(Items from a data source)
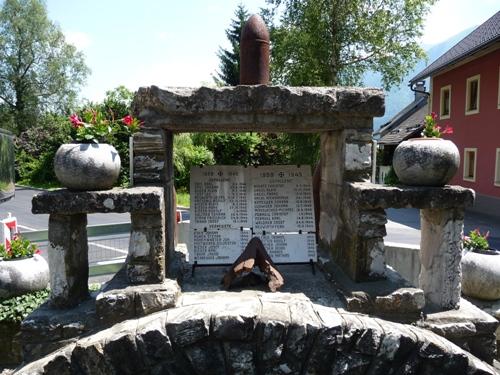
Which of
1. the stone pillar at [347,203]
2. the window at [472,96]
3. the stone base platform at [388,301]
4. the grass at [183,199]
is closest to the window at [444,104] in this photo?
the window at [472,96]

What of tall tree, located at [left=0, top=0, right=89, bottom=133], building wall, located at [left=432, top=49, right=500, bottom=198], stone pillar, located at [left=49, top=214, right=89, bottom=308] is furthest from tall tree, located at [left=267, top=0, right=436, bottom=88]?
tall tree, located at [left=0, top=0, right=89, bottom=133]

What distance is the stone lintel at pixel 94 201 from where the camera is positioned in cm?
296

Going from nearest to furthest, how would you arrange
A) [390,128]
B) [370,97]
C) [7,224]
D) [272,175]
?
[370,97] → [272,175] → [7,224] → [390,128]

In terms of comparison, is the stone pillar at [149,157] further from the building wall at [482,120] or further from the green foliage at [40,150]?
the green foliage at [40,150]

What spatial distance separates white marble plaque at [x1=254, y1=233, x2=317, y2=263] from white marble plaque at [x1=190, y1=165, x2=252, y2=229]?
266mm

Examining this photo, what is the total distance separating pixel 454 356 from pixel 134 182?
261cm

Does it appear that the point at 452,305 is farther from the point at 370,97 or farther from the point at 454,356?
the point at 370,97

**Task statement:** Recast every line of the items above as a JSON array of strings, one string per line, with blank lines skipped. Leave the pictures out of the array.

**Solution for this problem:**
[
  "Which of",
  "1. the stone pillar at [347,203]",
  "2. the window at [472,96]",
  "3. the stone base platform at [388,301]",
  "4. the grass at [183,199]",
  "is closest to the window at [444,104] in this photo?",
  "the window at [472,96]",
  "What of tall tree, located at [left=0, top=0, right=89, bottom=133], building wall, located at [left=432, top=49, right=500, bottom=198], stone pillar, located at [left=49, top=214, right=89, bottom=308] is furthest from tall tree, located at [left=267, top=0, right=436, bottom=88]?",
  "tall tree, located at [left=0, top=0, right=89, bottom=133]",
  "What distance is the stone lintel at pixel 94 201 from where the camera is positioned in cm?",
  "296",
  "Going from nearest to furthest, how would you arrange",
  "A) [390,128]",
  "B) [370,97]",
  "C) [7,224]",
  "D) [272,175]",
  "?",
  "[370,97] → [272,175] → [7,224] → [390,128]",
  "In terms of comparison, is the stone pillar at [149,157] further from the building wall at [482,120] or further from the green foliage at [40,150]?",
  "the green foliage at [40,150]",
  "What spatial distance separates white marble plaque at [x1=254, y1=233, x2=317, y2=263] from white marble plaque at [x1=190, y1=165, x2=252, y2=229]?",
  "266mm",
  "Examining this photo, what is the total distance separating pixel 454 356 from pixel 134 182?",
  "261cm",
  "Does it appear that the point at 452,305 is farther from the point at 370,97 or farther from the point at 454,356?",
  "the point at 370,97"
]